Embedded in Austin

On the ground in one of Minnesota's meth hot spots

Richard weighed 180 pounds when he first started smoking meth, but he quickly plummeted to 119. "I once stayed up for 14 straight days, just smoking constantly," he said. "I would sit right over there at that big picture window and I would literally hear voices and see people coming out of the trees, coming out of the fields. They were absolutely real to me."

The turning point came when one of Richard's best friends showed up at his door and held a gun to his head over a drug debt. "This was a guy who I would literally trust with my life," he said. "It was unreal."

These days he's trying to lay low and get some semblance of his life back. "I've been clean for six months now," he said. "I think I realize that my family and friends are worth a lot more than getting fucked up. The way you can escape it is to just separate yourself from it entirely, but it's hard. When you're in a small town and all your friendships go back to when you were kids, it's hard to start over." Richard pauses and lights a cigarette, and stares out that big picture window at the empty fields stretching away into the distance.

Craig Lassig


"I wish I didn't know what I know," said Jack Whittkopp, who coordinates chemical dependency services for the Austin Medical Center. "You have to recognize that this is a problem that is significantly concentrated among adolescents and young adults. You seldom see old-time tweakers, and that's because older people who use meth tend to not use it every day, or for such prolonged periods. You hate to use the term 'casual user,' but most of these people use the drug occasionally, and for specific purposes, whether it's purely social, or for staying awake while driving or working. The kids obviously have a different approach, and are much more likely to adopt meth as their drug of choice, and to seriously abuse it."
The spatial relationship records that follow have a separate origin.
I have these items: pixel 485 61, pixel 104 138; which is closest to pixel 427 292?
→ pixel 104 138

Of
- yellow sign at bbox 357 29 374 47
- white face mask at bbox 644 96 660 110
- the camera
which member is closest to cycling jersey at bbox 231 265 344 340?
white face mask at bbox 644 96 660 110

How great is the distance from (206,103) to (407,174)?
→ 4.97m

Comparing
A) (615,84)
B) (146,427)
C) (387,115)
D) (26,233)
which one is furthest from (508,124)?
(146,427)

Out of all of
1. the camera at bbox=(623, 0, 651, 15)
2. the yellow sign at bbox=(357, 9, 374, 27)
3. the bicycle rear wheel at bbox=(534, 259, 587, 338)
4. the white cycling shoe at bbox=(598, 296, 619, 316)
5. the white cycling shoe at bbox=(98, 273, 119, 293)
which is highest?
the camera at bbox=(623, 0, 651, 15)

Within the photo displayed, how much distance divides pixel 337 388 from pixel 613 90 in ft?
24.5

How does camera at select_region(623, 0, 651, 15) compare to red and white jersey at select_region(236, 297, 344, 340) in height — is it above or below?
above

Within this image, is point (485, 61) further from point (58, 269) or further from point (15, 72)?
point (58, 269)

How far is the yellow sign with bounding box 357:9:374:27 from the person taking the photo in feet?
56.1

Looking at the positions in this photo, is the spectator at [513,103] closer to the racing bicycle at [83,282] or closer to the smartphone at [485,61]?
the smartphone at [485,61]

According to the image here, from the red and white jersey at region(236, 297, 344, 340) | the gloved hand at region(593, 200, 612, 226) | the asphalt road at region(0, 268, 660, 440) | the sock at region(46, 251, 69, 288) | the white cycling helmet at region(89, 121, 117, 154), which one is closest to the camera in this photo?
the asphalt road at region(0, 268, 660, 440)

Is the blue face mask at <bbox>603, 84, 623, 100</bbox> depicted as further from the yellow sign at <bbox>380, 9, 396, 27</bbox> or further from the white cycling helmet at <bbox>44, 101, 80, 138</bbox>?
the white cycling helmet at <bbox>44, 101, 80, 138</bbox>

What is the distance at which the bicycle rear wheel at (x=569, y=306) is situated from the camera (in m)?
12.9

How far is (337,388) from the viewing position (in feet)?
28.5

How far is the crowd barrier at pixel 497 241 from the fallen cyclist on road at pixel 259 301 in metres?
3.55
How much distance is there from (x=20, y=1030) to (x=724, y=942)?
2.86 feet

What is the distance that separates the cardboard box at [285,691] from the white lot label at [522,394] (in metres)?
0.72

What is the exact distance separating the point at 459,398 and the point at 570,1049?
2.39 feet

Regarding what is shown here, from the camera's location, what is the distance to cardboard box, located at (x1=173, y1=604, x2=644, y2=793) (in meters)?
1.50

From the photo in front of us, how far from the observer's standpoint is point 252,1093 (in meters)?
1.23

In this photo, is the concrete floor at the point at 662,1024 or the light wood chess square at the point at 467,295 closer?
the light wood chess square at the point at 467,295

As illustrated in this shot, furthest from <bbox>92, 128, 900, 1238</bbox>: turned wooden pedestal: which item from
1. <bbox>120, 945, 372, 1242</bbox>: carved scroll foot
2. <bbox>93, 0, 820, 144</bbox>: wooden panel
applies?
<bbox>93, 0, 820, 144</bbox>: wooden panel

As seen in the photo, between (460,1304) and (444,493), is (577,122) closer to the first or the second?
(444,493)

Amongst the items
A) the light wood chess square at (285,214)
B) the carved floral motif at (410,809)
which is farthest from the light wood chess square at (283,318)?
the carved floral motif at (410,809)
The result of that abuse, Whittkopp said, is a bunch of seriously depressed kids whose ability to cope with the perils of adolescence--school, family, depression, social pressure--is seriously handicapped by meth's depletion of dopamine. "They can no longer experience any pleasure without the drug," Whittkopp said. "And when they get out of treatment they have to go back to the same pressures they were looking at when they came in. As far as the dopamine depletion is considered, you wonder, 'Can that change?' There are some early studies that suggest that the brain can regenerate dopamine, although very slowly. There are also other good recent studies that say the depletion is permanent, which is a terrifying prospect for people in my line of work." While Whittkopp insists that meth poses a serious and daunting challenge, he also acknowledges that alcohol remains a bigger and more pervasive problem in Mower County. "No question," he said. "Strictly in terms of long-term social consequences and problems at the family level, alcohol is our number one chemical problem, and that is always a product of its ready availability and social acceptance."

Whittkopp's also said that he's not ready to throw in the towel on meth. "I'd have to say I have a guarded prognosis at this time," he said. "I'm not optimistic, but I'm not ready to give up, either. We have the advantage of being able to implement a community approach to dealing with this problem, getting families and neighborhoods and schools involved, and educating people about meth and its consequences. You really do have a responsibility as a community to let these guys know that your town is not up for grabs. You need to send a message that you're going to look out for your kids."


My second night in Austin I got together with three women, members of a recently formed support group for parents whose children have been caught up in meth abuse. We met around the kitchen table of someone I'll call Mary. All three--they call themselves the meth mothers, and say their kids call them the psycho moms--tell remarkably similar stories.

"I missed a lot of the signs," Mary said. "You'll hear that from most parents. I knew absolutely nothing about meth. I mean, my daughter was 14 years old at the time, an excellent student, responsible, dependable, active in everything. And then at the end of eighth grade year her grades suddenly dropped drastically. That summer all hell broke loose. Her behavior changed dramatically. There were temper tantrums and just this constant attitude. She was always sneaking around and staying out late, and I eventually caught her drinking. I wanted to believe, of course, that this was just the normal rebellion that kids go through at that age."

Mary battled her daughter all summer, a fight she knew she was losing, and in the fall things continued to slide. Her daughter stopped bringing home homework and didn't want to go to school. She started dating a 17-year-old dropout, and spent most of her time at home sulking and surfing the Internet. "I wish now I'd never bought that computer," Mary said. Her daughter eventually started staying out all night, and finally ran away. After each blowup Mary would get in her car and go out searching for her daughter, often banging on the doors of residences she now knows were meth houses. She would drag her daughter home and try to talk with her, but increasingly found herself getting nowhere. She accompanied her to school and met with the principal and the school's liaison officer. Desperate, she finally hauled her daughter to the hospital and had her tested for drugs. When she tested positive for marijuana and methamphetamine, Mary couldn't have been more shocked.